The desire to return home can represent many things in film, from belonging to identity and a yearning for community. The home can be seen to embody family values – a fantasy of stability in a transient world. But the home can also be a prison, catalyst or gateway.
In Home Alone (1990) the home becomes a weapon to deter burglars. The house swap in The Holiday (2006) enables both characters to move past life obstacles. And the “drafty old house” in It’s A Wonderful Life (1946) is a prize to be cherished.
Christmas movies often connect with the viewer’s nostalgic wish to return to a Christmas past that creates an imagined community. We are drawn to these films as they contain enduring truths that resonate with our lives and offer a metaphorical return home.

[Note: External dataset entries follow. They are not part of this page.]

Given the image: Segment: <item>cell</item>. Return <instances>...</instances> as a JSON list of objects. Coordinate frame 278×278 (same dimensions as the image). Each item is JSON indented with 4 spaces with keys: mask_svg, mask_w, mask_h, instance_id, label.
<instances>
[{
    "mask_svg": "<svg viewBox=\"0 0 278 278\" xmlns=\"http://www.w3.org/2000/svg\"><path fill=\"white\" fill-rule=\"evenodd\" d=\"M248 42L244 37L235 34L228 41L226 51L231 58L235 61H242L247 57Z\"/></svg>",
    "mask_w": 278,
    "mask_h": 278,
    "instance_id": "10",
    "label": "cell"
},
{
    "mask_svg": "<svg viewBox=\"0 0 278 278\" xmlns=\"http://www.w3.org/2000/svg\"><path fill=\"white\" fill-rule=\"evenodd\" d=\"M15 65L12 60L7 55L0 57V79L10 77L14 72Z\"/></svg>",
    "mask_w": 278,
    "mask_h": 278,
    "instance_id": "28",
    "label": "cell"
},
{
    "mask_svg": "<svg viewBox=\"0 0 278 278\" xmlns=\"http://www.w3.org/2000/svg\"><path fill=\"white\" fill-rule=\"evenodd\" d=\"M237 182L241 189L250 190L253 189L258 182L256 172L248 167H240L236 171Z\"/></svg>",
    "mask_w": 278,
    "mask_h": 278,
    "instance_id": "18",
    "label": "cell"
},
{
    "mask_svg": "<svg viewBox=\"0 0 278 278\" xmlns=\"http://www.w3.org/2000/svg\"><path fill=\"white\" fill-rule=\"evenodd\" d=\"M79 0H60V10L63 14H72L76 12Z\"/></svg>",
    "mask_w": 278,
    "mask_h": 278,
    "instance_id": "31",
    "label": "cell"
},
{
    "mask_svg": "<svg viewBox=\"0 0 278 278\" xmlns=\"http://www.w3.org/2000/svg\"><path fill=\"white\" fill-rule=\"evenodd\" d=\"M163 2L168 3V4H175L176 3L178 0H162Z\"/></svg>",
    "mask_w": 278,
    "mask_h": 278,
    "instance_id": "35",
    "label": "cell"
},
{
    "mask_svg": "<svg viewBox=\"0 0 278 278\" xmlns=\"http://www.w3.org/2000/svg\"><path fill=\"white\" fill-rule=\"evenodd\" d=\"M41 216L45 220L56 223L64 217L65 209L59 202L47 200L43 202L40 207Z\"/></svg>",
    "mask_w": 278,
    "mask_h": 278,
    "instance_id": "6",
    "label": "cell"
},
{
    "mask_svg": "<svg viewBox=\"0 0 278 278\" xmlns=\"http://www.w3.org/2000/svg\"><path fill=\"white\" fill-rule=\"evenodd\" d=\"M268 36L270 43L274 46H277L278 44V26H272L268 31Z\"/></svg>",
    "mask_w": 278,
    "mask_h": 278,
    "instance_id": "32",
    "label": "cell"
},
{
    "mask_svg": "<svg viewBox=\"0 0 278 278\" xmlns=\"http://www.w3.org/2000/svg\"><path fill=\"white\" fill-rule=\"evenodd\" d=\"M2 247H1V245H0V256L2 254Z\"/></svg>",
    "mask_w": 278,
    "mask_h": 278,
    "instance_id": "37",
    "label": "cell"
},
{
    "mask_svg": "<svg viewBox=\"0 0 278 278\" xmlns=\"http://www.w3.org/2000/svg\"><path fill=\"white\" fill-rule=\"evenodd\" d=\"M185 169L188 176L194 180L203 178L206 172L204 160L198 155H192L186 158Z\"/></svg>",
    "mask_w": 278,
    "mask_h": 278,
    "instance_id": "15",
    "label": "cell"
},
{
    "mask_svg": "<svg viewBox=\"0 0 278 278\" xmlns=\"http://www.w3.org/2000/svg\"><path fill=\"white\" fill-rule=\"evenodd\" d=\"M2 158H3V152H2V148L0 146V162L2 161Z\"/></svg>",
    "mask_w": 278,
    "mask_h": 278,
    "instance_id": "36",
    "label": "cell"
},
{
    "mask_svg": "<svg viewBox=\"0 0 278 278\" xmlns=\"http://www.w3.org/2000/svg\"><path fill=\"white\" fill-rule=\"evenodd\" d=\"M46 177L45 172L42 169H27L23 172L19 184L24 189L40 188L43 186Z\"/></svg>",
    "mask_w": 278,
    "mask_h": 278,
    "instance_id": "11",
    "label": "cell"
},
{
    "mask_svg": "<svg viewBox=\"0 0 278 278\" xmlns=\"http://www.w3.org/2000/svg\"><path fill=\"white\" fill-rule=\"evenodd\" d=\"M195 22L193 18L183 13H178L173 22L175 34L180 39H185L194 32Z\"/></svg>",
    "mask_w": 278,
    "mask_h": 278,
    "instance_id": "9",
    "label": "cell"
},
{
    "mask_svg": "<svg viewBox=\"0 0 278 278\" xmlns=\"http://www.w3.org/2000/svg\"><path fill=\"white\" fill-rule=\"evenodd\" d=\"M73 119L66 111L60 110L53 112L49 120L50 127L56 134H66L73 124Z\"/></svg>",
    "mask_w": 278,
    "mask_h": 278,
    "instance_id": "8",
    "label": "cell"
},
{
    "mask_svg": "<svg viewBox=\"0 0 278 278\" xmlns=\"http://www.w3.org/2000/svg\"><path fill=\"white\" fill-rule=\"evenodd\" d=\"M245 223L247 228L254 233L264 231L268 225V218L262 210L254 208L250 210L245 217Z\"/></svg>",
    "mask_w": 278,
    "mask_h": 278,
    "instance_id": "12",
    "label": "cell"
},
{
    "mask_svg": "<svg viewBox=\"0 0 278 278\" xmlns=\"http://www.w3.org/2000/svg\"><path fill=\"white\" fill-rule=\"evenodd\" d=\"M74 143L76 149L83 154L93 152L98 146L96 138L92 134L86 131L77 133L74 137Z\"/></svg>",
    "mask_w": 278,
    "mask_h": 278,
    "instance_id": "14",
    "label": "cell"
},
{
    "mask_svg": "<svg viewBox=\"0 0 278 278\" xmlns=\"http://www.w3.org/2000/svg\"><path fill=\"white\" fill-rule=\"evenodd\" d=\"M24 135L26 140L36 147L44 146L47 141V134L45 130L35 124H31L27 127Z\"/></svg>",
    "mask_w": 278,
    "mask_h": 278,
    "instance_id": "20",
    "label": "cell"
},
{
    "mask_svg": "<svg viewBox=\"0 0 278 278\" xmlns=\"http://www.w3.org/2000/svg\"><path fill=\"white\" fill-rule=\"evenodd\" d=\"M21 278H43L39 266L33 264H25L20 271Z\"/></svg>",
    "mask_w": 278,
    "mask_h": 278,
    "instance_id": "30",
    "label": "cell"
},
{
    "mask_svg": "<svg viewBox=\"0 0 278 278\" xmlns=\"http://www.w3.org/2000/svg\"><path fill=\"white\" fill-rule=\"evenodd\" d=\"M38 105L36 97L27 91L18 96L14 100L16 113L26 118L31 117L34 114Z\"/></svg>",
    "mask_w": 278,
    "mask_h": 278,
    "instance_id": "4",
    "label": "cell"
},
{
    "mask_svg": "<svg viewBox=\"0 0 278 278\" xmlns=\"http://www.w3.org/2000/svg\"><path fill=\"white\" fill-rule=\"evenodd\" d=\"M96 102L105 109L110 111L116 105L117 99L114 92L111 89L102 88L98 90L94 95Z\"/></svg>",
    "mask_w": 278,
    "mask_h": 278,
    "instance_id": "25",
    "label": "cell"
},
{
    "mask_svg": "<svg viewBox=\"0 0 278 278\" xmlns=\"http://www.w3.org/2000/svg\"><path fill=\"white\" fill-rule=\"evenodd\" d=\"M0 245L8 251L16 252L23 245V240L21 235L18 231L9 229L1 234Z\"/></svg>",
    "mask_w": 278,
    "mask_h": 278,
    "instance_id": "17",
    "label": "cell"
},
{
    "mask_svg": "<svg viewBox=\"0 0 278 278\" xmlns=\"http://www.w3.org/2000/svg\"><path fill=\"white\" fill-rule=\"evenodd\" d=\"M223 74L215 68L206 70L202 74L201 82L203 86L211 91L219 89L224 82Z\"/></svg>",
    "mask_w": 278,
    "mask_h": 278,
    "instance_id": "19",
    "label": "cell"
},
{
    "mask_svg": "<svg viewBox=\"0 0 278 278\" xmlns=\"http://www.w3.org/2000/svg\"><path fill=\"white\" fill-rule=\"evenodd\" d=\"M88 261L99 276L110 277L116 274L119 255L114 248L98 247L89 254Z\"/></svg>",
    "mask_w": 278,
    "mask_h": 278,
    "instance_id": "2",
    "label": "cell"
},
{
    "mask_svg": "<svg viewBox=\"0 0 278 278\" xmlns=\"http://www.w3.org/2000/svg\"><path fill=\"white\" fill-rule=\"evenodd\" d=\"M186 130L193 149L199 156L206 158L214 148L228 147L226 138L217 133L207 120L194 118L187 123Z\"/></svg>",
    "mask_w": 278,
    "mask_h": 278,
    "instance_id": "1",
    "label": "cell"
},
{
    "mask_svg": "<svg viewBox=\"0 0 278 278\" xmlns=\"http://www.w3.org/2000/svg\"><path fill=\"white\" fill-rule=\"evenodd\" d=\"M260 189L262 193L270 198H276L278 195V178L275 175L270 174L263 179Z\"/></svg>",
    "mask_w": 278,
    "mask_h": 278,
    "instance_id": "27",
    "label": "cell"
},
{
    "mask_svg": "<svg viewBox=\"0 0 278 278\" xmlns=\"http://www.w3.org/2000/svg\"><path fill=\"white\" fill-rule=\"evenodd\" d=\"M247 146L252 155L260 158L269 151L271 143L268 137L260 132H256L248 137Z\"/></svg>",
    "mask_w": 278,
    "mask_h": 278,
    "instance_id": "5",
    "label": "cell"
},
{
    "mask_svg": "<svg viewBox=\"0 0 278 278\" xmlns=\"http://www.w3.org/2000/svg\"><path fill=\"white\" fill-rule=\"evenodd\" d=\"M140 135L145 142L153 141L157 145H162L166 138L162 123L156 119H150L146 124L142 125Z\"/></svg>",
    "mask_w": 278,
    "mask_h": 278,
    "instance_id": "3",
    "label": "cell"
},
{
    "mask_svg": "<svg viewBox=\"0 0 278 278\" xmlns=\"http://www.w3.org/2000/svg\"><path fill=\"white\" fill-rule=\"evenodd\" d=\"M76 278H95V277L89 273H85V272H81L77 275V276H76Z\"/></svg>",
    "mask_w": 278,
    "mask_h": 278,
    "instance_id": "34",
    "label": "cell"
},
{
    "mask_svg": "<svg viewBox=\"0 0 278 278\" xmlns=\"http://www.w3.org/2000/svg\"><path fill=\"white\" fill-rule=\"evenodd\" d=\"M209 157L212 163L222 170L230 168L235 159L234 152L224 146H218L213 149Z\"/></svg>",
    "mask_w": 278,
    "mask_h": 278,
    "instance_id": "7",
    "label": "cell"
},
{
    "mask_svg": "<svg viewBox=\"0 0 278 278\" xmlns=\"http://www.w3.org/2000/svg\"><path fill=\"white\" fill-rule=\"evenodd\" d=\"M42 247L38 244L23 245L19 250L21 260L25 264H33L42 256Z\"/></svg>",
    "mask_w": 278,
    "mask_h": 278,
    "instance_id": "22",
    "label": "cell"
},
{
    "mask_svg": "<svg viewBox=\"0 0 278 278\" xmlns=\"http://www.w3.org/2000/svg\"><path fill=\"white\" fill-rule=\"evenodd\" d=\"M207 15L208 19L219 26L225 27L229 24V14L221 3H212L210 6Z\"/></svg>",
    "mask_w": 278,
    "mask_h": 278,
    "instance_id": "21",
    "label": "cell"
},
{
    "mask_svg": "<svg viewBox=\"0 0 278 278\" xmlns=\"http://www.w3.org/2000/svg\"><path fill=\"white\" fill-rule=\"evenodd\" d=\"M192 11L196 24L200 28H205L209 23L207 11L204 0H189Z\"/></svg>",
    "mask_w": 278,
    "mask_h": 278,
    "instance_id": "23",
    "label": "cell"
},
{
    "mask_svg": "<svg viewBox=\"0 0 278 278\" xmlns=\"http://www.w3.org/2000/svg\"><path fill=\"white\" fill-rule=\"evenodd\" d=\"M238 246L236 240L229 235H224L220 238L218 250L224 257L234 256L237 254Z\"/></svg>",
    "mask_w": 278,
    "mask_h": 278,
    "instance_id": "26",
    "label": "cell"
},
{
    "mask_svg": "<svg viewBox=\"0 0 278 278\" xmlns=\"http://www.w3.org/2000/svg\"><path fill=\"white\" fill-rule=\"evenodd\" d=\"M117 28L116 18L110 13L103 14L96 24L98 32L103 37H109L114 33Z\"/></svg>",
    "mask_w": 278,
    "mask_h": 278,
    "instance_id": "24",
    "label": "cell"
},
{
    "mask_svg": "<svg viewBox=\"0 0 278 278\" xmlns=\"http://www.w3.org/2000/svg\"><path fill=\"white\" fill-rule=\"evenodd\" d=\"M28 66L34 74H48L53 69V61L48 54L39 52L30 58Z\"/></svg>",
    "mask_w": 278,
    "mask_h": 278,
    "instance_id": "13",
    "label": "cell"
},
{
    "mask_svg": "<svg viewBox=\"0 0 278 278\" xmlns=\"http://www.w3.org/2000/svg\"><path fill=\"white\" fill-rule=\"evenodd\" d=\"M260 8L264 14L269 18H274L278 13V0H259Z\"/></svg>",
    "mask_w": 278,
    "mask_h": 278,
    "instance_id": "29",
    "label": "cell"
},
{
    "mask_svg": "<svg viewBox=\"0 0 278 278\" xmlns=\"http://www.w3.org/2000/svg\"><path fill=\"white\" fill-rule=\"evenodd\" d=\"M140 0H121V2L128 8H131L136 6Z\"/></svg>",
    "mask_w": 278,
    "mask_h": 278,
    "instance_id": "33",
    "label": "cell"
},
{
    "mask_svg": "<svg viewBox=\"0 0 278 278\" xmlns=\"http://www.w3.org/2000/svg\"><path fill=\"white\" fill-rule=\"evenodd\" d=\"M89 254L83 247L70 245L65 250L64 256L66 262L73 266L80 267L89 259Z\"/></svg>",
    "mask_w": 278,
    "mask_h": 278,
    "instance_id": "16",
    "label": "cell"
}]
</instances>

This can be seen in Christmas Eve in Miller’s Point. The nostalgia of the family’s past is revelled in with stories, songs and old home movie footage. This is further supported by the soundtrack, which features a haunting Amtrak horn and classic tunes that underscore the sense of a universally shared pop cultural past.
As law professor Margaret Davies once put it: “It is impossible to leave home because the home is not only our physical location … but also our interior architecture, our own psychology, home is in this sense who we are”.
This atmospheric film captures a slice of suburban America which feels eerily transient. It is a nostalgic Christmas movie, but it is also an impressionistic portrait of a universal home.